Book Review on The Great Gatsby by F. Scott Fitzgerald
The Great Gatsby is an intricately crafted novel that depicts the happenings in America’s Jazz Age. I consider this novel as one of the classic stories I’ve read. With its decades of existence, I still find it captivating to re-read the book and relive F. Scott Fitzgerald’s telling on the conception of love, affluence and societal class. You’d find that the way Fitzgerald had written the book would leave you wanting to dig deeper into the story. In short, every single page is bursting with suspense. The book reveals evocative qualities of pertinent issues in the 1920’s. With its descriptive texts, the characters and settings are brought to life as if you were witnessing the event.

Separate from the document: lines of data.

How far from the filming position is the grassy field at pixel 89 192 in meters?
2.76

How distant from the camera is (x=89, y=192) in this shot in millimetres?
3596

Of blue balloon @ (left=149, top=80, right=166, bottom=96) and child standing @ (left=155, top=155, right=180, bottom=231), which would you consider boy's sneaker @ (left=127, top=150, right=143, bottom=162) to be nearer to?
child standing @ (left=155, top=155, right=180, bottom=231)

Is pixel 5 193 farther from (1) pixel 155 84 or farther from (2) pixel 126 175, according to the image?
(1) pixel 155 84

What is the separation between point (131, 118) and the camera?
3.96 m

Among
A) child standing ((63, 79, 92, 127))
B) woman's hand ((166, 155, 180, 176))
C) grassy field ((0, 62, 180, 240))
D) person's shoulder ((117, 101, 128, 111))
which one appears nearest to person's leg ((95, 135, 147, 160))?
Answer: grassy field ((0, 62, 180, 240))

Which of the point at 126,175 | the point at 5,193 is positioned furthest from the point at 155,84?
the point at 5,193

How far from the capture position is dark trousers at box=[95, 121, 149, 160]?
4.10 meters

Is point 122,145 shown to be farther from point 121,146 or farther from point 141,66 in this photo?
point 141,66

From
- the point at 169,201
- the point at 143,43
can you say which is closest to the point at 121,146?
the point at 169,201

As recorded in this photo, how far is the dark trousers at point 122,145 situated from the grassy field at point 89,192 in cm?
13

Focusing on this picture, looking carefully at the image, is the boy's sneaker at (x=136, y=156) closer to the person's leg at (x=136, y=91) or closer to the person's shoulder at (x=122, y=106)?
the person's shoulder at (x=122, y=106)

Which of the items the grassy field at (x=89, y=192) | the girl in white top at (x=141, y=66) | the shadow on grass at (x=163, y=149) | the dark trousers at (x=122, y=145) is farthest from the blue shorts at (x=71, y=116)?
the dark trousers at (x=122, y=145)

The book is articulately narrated by Nick Carraway’s point of view, Jay Gatsby’s modest neighbour in Long Island that ultimately became his most trusted friend. However, as the story progresses, the viewpoint of the other characters are also featured. Gatsby’s ostentatious obsession for Daisy Fay Buchanan portrays a love story with both passive insistence and languid pall. The setting depicts the conflicting nature of the American dream in the 1920’s which gives sobriety to the classic novel. Five years after Jay and Daisy ended their romance; the two had come to different points in their lives. Daisy married Tom Buchanan for the one and only reason: to continuously live a life in luxury. Gatsby, on the other hand, has accrued wealth through his dubious ways. Carraway is responsible for bringing the lovers back together. Gatsby’s romance with Daisy is once again rekindled. Tom, on the other hand, continues carelessly with an auto mechanic’s greedy wife. Nick gets trapped in the high society and has a relationship with a young golf pro, Jordan Baker.
Fitzgerald’s eloquent description on how people lived and acted at a time where prosperity and wealth can blind anyone is exquisite. I was definitely enthralled by how he described Gatsby’s massive wealth especially the parts when he throws parties every Saturday. I would have to say that my first reading of the book led me to confusion due to its text but it added mystery for me to fully delve into the story.